Might they though let a nurse administer Avastin in the patient's home during the virus situation, rather than "letting loose" the more expensive drugs? I was wondering that when wondering whether I'd get my treatment.

in reply toironbrain

Hi, yes docs should explain ( I'm sure there was someone on here who posted theirs had) but really, how easy is it for the patient to know they're being told what they need to know? And to grasp the implications? Plus how many years does it take before the GMC act to right any wrongs? And damage may not be correctable.

At least with licensed meds one has a certain sense of comfort.

Each to their own though - all these things are a hugely personal decision and I'm not dissuading anyone, just looking for ' official' support from mac soc. to aid that conversation with the doc, esp if you get an old school one who leans more to the basic 'trust me, I know what I'm doing' level of explanation :)

My own personal view is a very sceptical one I'm afraid. Even with licensed treatment my initial consenting process for lucentis was a joke and it was only because I'd done my own research that I felt ok to sign.

Don't think they'd let home inj due to risk of contamination as not an official " clean room" though I see in US folk say they have them done in drs office?? But they could use empty dentist /gp rooms?? From what I can gather ( I could be wrong ) the issue is staff being redeployed to wards so they probably couldn't man any other locations either :(

ironbrain profile image
ironbrain in reply to

When I went for treatment 11 days ago, the waiting room had 9 chairs all spaced out, when, usually, there would be easily three times that many. Like this, how are they managing to treat everyone? There seemed to be enough nurses for them to have enough time for an occasional chat together, and there was no real hold up getting one's turn in the operating theatre. I don't know how experienced a nurse would need to be to give the injection. Possibly the "experience" of the patient might be significant also here.

I don't know how "clean" one of the rooms they use besides the theatre where I go is, but it doesn't seem much different to a consulting room to me – no special air-conditioning as far as I can tell. Also, I'm not sure how the general air-conditioning in the eye hospital is isolated from other sections of the combined hospitals.

in reply toironbrain

That's the problem ironbrain, they're not treating everyone.

Lots have had their 'regular' inj appointments cancelled, rescheduled for months down the line, and from what I know all the review appts too. Someone put on here that the uk Royal College had advised a 4month delay in some inj during the crisis and they'd even had to fight to get that as theyd been told it would be 6months! I need to go read it myself.

Giving the eye inj must be a specialist role requiring significant training I would've thought, not a thing any nurse or doc can just turn up and do.

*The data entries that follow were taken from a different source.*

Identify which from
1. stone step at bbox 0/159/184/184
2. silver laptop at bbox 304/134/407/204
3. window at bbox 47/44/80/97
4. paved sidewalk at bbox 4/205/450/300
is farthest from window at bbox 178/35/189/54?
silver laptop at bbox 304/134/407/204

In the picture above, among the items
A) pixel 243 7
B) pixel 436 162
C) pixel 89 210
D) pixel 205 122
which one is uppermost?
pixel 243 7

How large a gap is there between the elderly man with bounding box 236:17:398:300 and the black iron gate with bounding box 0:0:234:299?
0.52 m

I think the clean room concept is as much about what does or doesn't happen inside it as it is about aircon disinfectant etc. There's a member on the forum who works in a clinic and gives inj think , can't recall who, she might comment if she sees this :)

So glad you got your inj, hope it lasts untll this storm has passed x

enopmar profile image
enopmar

I'm in the US. My retinal specialist has been using Avastin since I went on Medicare because of the cost of Eyelea. I have a $2000 deductibe with the supplemental.

When my carrier was OSCAR I had a $600/ yr deductible and $40 co pay each visit. Of course I was paying $900 a month for OSCAR insurance. We need single payer in the US.